A key challenge faced by utility companies, Ramirez says, is the heavy use of air conditioning during the day. Shifting much of that load to the evening could reduce the need to build expensive and dirty peaker plants.
Taxes and Global Warming

FORWARD-LOOKING AS IT IS, the clean-tech revolution could be slowed, if not derailed, by an old-style dispute over taxation. If Congress fails to set a long-term policy regarding tax incentives for solar power, it may be difficult to build the installations planned by Ausra and others. The difficulty is less the size of the tax break than uncertainty over the amount, O’Donnell says. Without knowing total operating costs, including taxes, it becomes difficult, if not impossible, to negotiate the price of power delivered to utility companies like PG&E.

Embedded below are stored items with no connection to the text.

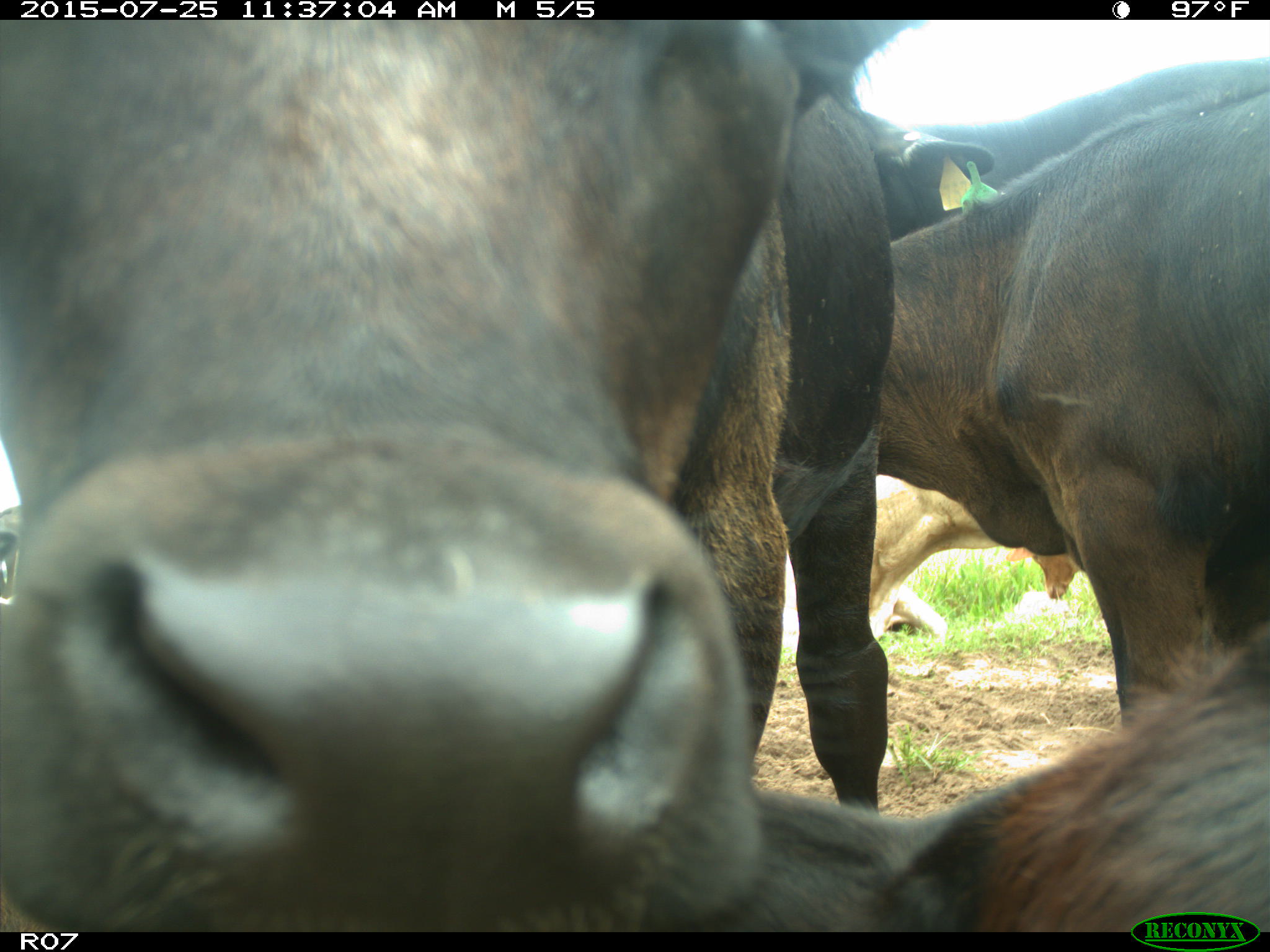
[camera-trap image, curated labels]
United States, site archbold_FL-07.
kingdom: Animalia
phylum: Chordata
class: Mammalia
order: Artiodactyla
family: Bovidae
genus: Bos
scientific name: Bos taurus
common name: domestic cow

Besides taxes, environmental concerns could be an obstacle to alternative power. A number of solar projects have been proposed for public land in sunny Western desert areas, but environmental opposition to individual projects could drag out the lengthy federal government-permitting process run by the Bureau of Land Management. (In the case of the Carrizo Plain project proposed for private land, Ausra is seeking a license from the California Energy Commission.) Issues to be addressed on individual projects could include what effect the installation will have on endangered species, on water use, and on the land itself.
How those conflicts, not to mention many others, will be resolved, is not yet clear. Solving the problems posed by the energy shortage without further damaging the environment or imposing draconian lifestyle changes will take an enormous amount of money, talent, and effort. In an essay written earlier this year, Stanford Professor Paul Romer offered a hopeful perspective:
"It is the discovery of new formulas that really matters. Economic growth, true improvement in the quality of life, is possible because we keep making these discoveries … and there is a virtually unlimited scope for discovery of valuable new formulas."